▼▼▼
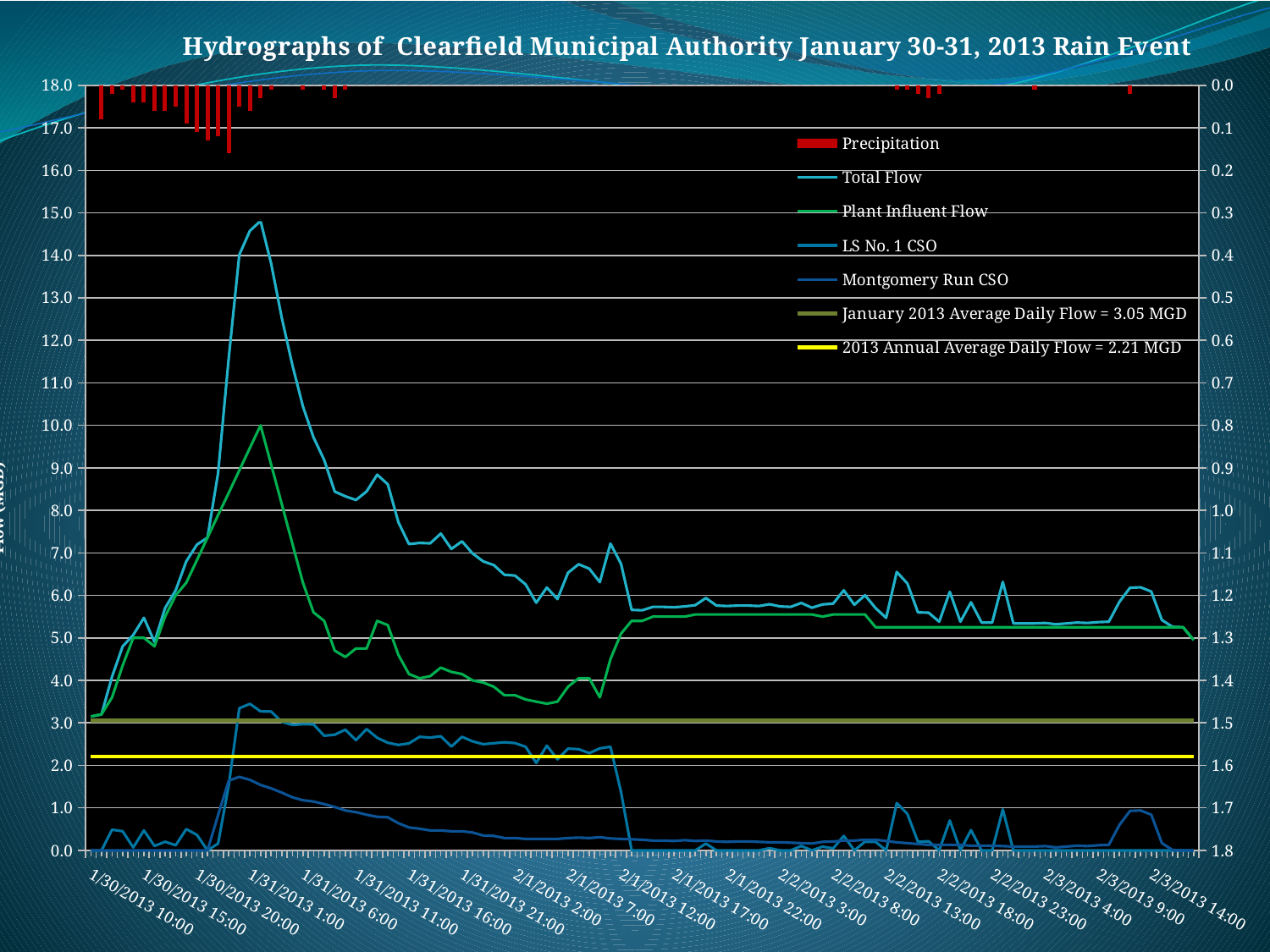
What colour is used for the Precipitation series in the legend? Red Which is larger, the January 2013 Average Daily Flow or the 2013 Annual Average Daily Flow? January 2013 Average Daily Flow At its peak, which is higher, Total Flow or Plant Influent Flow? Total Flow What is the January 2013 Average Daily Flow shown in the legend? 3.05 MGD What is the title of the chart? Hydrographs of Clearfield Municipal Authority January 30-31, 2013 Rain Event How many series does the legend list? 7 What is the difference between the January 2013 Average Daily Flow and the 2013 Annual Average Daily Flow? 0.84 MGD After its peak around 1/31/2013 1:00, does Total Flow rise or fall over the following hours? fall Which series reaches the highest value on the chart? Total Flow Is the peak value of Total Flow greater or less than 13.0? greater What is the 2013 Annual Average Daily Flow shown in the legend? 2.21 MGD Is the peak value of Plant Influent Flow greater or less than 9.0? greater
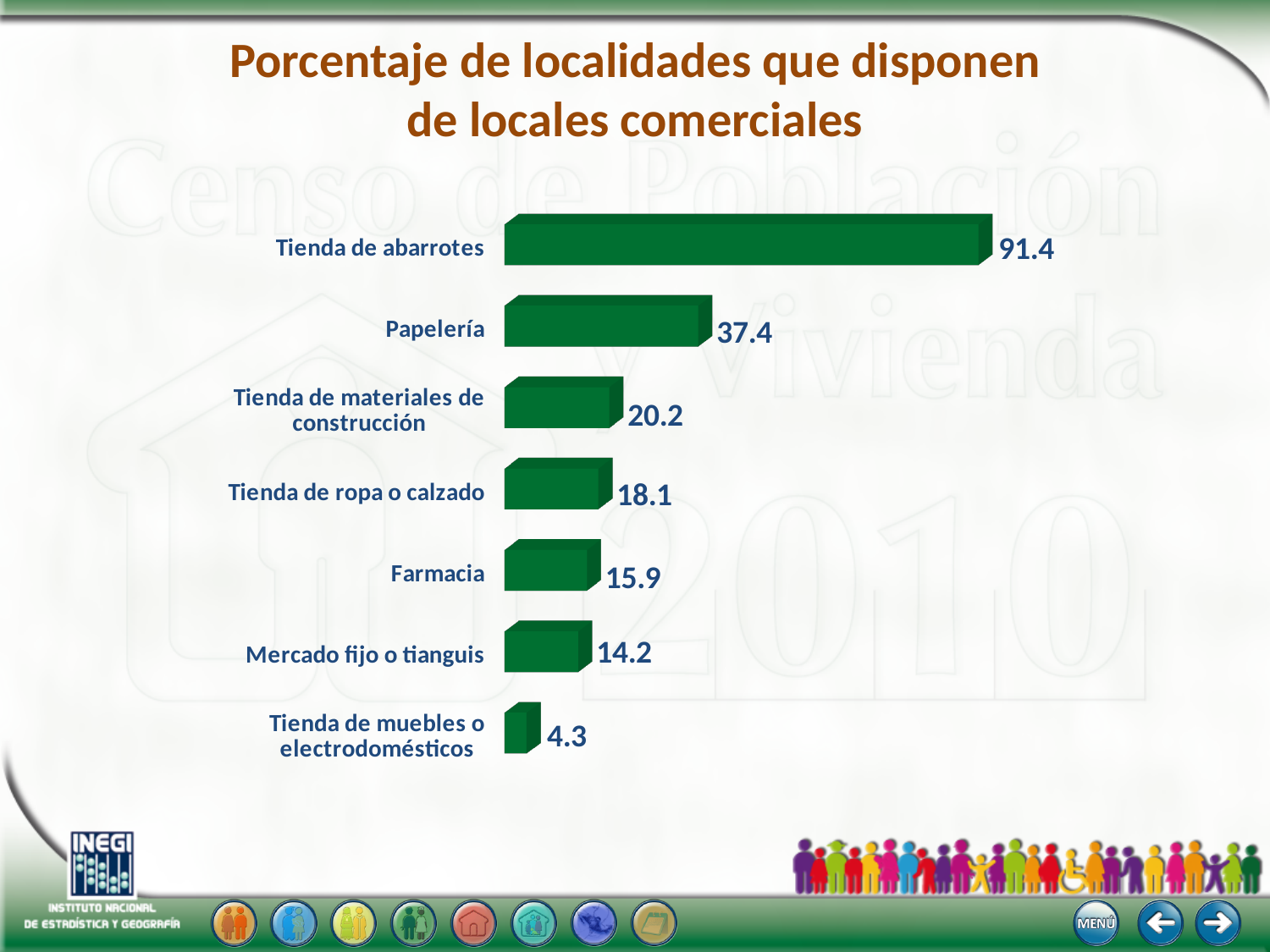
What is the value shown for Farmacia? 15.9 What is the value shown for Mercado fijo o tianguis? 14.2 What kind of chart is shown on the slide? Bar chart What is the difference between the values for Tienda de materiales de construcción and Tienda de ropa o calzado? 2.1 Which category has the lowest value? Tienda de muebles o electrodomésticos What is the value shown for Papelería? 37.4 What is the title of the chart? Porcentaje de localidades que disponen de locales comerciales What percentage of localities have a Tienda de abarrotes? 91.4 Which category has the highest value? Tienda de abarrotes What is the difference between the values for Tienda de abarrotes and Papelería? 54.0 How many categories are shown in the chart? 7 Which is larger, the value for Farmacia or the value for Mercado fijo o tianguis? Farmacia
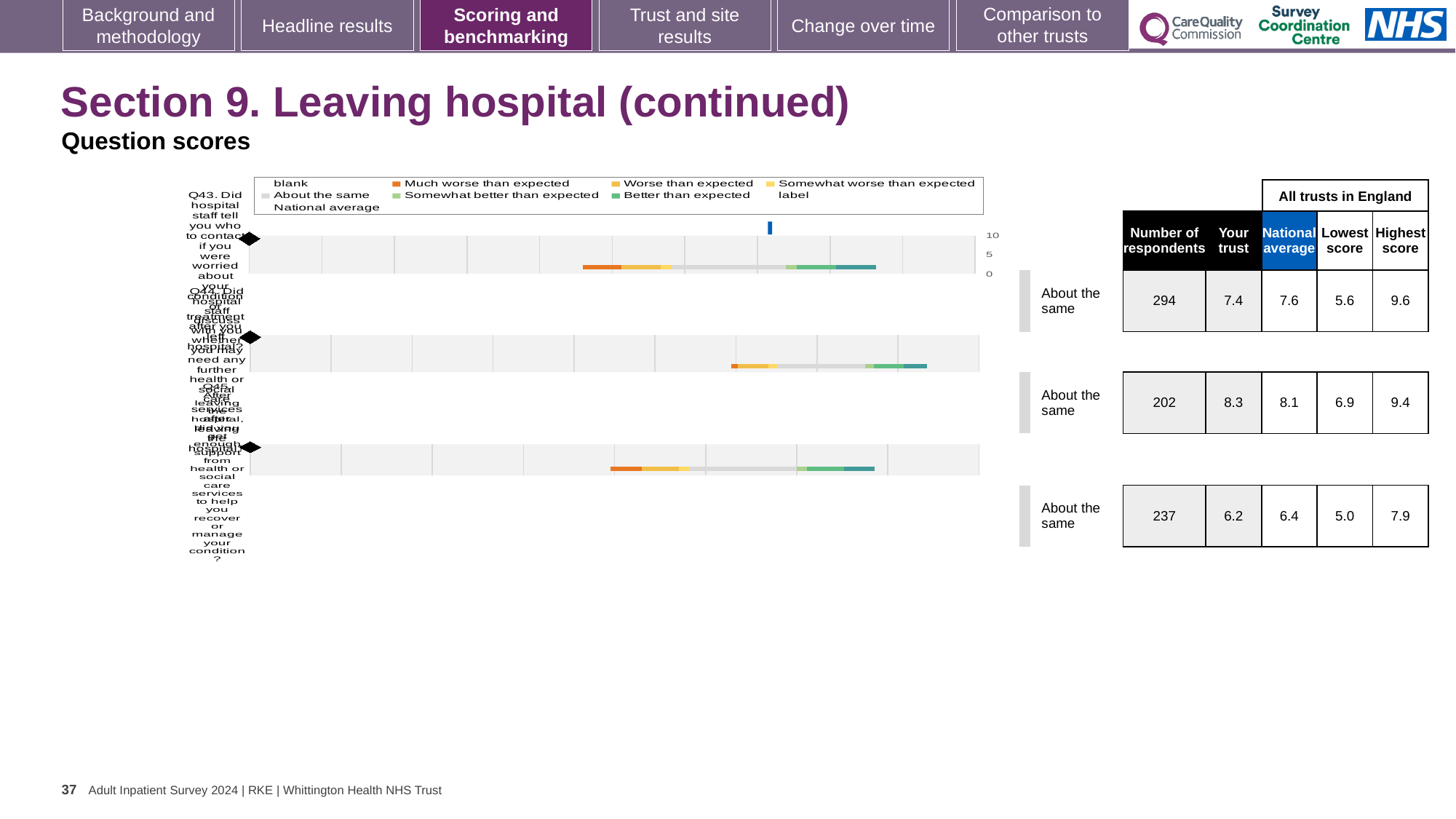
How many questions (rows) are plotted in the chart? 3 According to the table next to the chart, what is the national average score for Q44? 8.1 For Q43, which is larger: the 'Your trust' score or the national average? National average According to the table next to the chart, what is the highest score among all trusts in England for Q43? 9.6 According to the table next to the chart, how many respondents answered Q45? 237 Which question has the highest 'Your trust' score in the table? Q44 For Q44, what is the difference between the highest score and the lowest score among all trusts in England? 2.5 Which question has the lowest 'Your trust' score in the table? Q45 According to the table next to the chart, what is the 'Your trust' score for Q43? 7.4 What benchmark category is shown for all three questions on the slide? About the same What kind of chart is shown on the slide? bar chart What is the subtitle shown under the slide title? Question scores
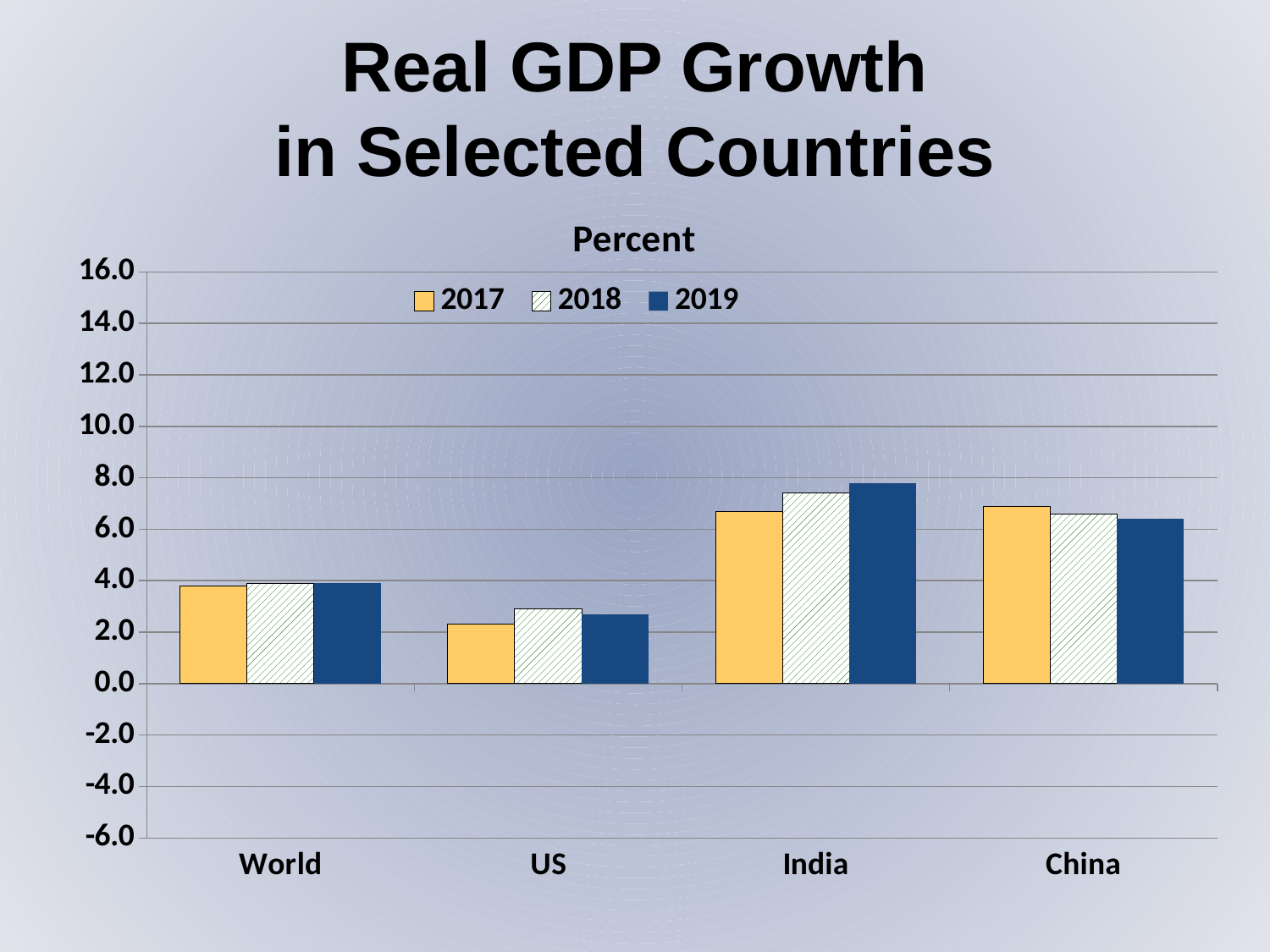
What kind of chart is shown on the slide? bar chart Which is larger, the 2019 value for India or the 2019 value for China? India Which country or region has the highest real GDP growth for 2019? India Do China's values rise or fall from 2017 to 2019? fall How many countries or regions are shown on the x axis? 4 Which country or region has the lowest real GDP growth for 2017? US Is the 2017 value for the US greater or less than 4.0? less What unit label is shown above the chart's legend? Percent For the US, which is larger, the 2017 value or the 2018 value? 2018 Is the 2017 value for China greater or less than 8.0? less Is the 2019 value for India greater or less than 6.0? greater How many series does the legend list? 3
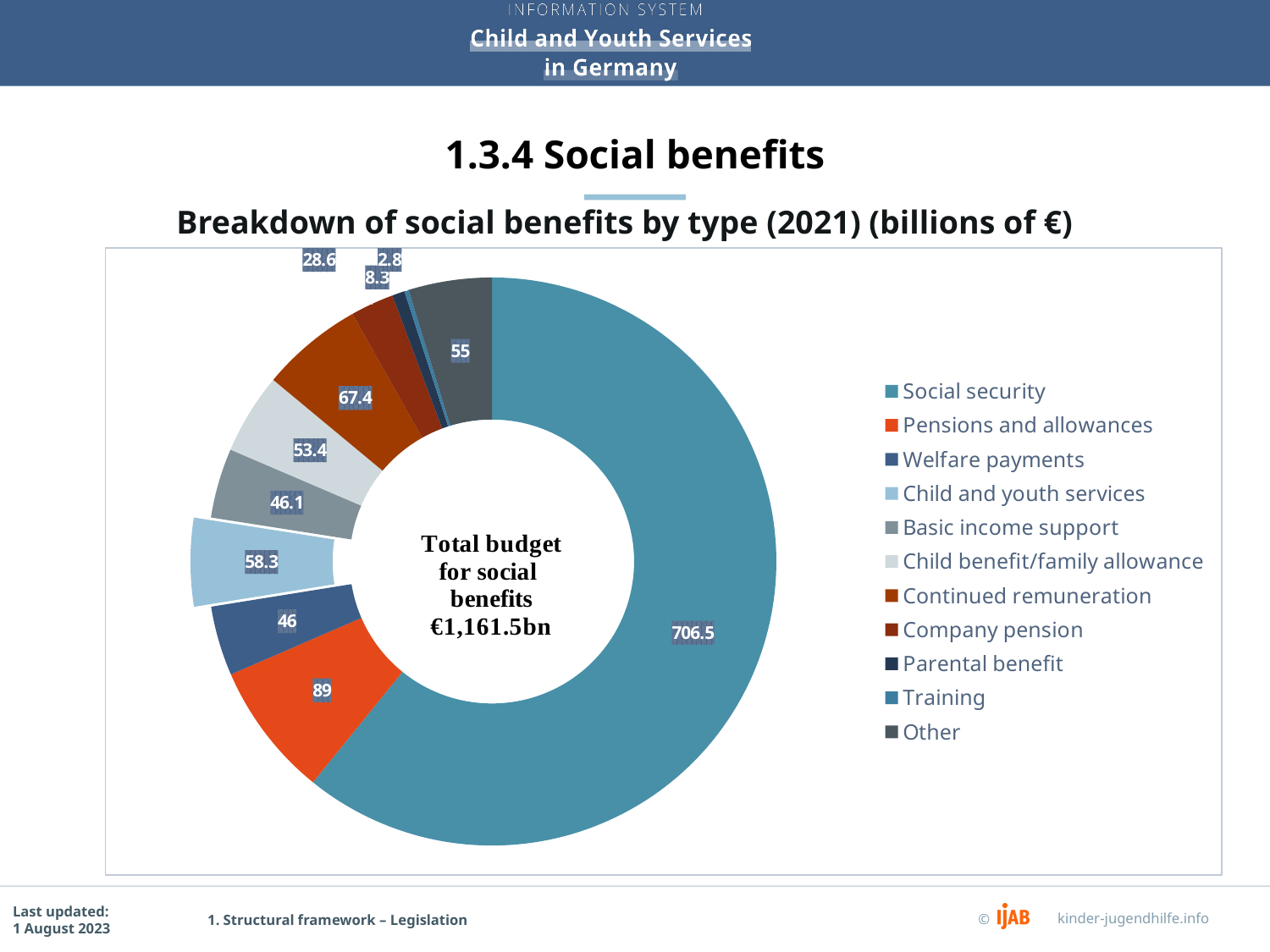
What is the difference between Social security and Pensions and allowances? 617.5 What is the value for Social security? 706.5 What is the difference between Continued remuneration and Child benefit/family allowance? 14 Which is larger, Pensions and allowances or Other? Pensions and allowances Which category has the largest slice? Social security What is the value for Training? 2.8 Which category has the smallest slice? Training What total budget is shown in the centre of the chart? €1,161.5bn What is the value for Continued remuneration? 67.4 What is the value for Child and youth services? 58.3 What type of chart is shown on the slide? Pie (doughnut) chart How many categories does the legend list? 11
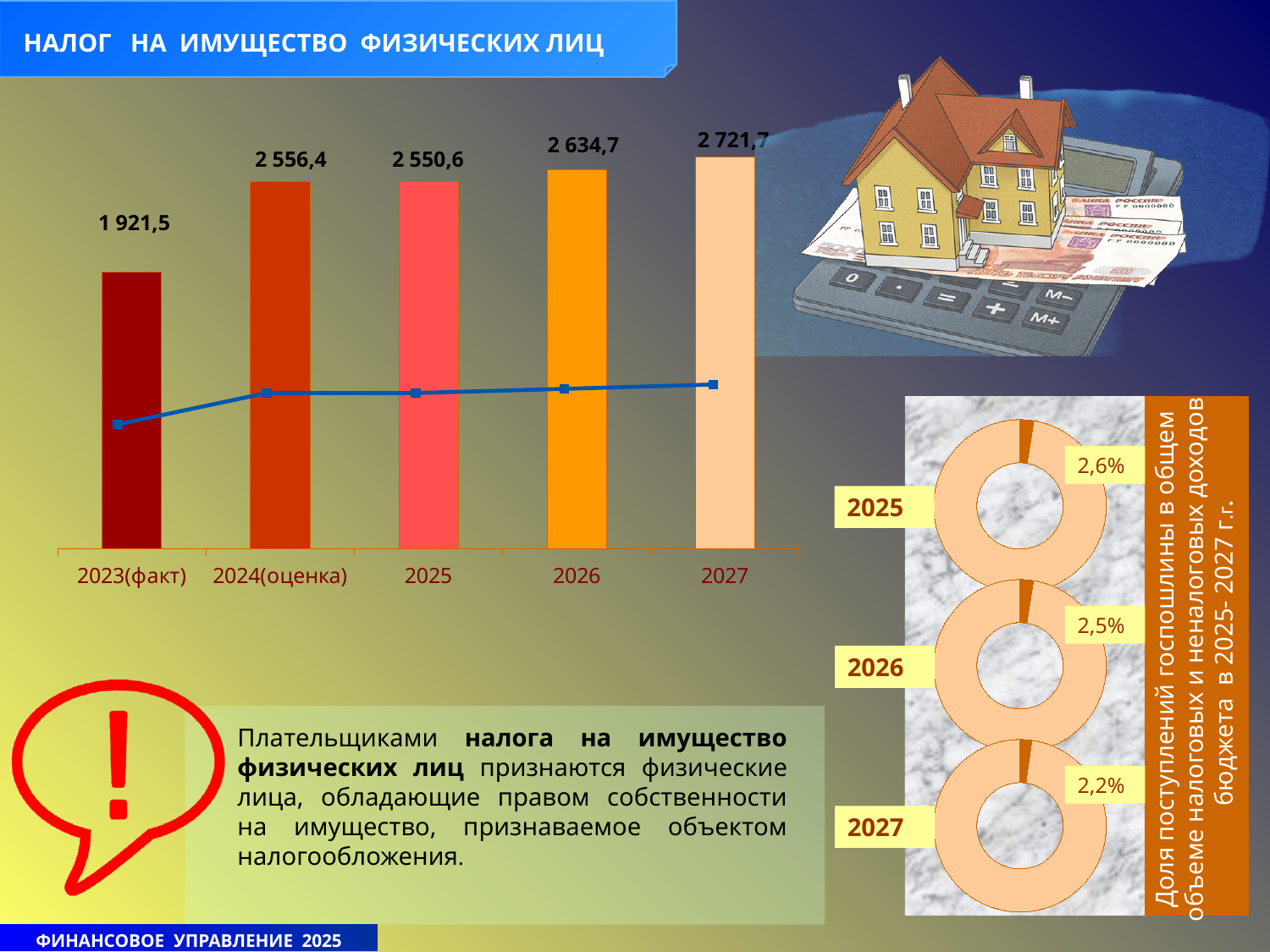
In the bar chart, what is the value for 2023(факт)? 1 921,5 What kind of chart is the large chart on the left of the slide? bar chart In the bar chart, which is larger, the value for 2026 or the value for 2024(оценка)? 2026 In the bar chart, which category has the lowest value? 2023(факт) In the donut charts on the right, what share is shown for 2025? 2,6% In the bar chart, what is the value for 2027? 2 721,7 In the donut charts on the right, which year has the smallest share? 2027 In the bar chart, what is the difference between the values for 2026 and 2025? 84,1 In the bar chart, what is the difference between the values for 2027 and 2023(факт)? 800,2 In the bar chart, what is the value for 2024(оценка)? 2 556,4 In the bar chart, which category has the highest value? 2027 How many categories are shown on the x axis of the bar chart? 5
▲▲▲
WHAT THE TASK ASKS: Swap every "legend" in the rows above for "key". Change nothing else, and leave the pictures out.

REPLY TO THE TASK:
What colour is used for the Precipitation series in the key? Red Which is larger, the January 2013 Average Daily Flow or the 2013 Annual Average Daily Flow? January 2013 Average Daily Flow At its peak, which is higher, Total Flow or Plant Influent Flow? Total Flow What is the January 2013 Average Daily Flow shown in the key? 3.05 MGD What is the title of the chart? Hydrographs of Clearfield Municipal Authority January 30-31, 2013 Rain Event How many series does the key list? 7 What is the difference between the January 2013 Average Daily Flow and the 2013 Annual Average Daily Flow? 0.84 MGD After its peak around 1/31/2013 1:00, does Total Flow rise or fall over the following hours? fall Which series reaches the highest value on the chart? Total Flow Is the peak value of Total Flow greater or less than 13.0? greater What is the 2013 Annual Average Daily Flow shown in the key? 2.21 MGD Is the peak value of Plant Influent Flow greater or less than 9.0? greater
What is the value shown for Farmacia? 15.9 What is the value shown for Mercado fijo o tianguis? 14.2 What kind of chart is shown on the slide? Bar chart What is the difference between the values for Tienda de materiales de construcción and Tienda de ropa o calzado? 2.1 Which category has the lowest value? Tienda de muebles o electrodomésticos What is the value shown for Papelería? 37.4 What is the title of the chart? Porcentaje de localidades que disponen de locales comerciales What percentage of localities have a Tienda de abarrotes? 91.4 Which category has the highest value? Tienda de abarrotes What is the difference between the values for Tienda de abarrotes and Papelería? 54.0 How many categories are shown in the chart? 7 Which is larger, the value for Farmacia or the value for Mercado fijo o tianguis? Farmacia
How many questions (rows) are plotted in the chart? 3 According to the table next to the chart, what is the national average score for Q44? 8.1 For Q43, which is larger: the 'Your trust' score or the national average? National average According to the table next to the chart, what is the highest score among all trusts in England for Q43? 9.6 According to the table next to the chart, how many respondents answered Q45? 237 Which question has the highest 'Your trust' score in the table? Q44 For Q44, what is the difference between the highest score and the lowest score among all trusts in England? 2.5 Which question has the lowest 'Your trust' score in the table? Q45 According to the table next to the chart, what is the 'Your trust' score for Q43? 7.4 What benchmark category is shown for all three questions on the slide? About the same What kind of chart is shown on the slide? bar chart What is the subtitle shown under the slide title? Question scores
What kind of chart is shown on the slide? bar chart Which is larger, the 2019 value for India or the 2019 value for China? India Which country or region has the highest real GDP growth for 2019? India Do China's values rise or fall from 2017 to 2019? fall How many countries or regions are shown on the x axis? 4 Which country or region has the lowest real GDP growth for 2017? US Is the 2017 value for the US greater or less than 4.0? less What unit label is shown above the chart's key? Percent For the US, which is larger, the 2017 value or the 2018 value? 2018 Is the 2017 value for China greater or less than 8.0? less Is the 2019 value for India greater or less than 6.0? greater How many series does the key list? 3
What is the difference between Social security and Pensions and allowances? 617.5 What is the value for Social security? 706.5 What is the difference between Continued remuneration and Child benefit/family allowance? 14 Which is larger, Pensions and allowances or Other? Pensions and allowances Which category has the largest slice? Social security What is the value for Training? 2.8 Which category has the smallest slice? Training What total budget is shown in the centre of the chart? €1,161.5bn What is the value for Continued remuneration? 67.4 What is the value for Child and youth services? 58.3 What type of chart is shown on the slide? Pie (doughnut) chart How many categories does the key list? 11
In the bar chart, what is the value for 2023(факт)? 1 921,5 What kind of chart is the large chart on the left of the slide? bar chart In the bar chart, which is larger, the value for 2026 or the value for 2024(оценка)? 2026 In the bar chart, which category has the lowest value? 2023(факт) In the donut charts on the right, what share is shown for 2025? 2,6% In the bar chart, what is the value for 2027? 2 721,7 In the donut charts on the right, which year has the smallest share? 2027 In the bar chart, what is the difference between the values for 2026 and 2025? 84,1 In the bar chart, what is the difference between the values for 2027 and 2023(факт)? 800,2 In the bar chart, what is the value for 2024(оценка)? 2 556,4 In the bar chart, which category has the highest value? 2027 How many categories are shown on the x axis of the bar chart? 5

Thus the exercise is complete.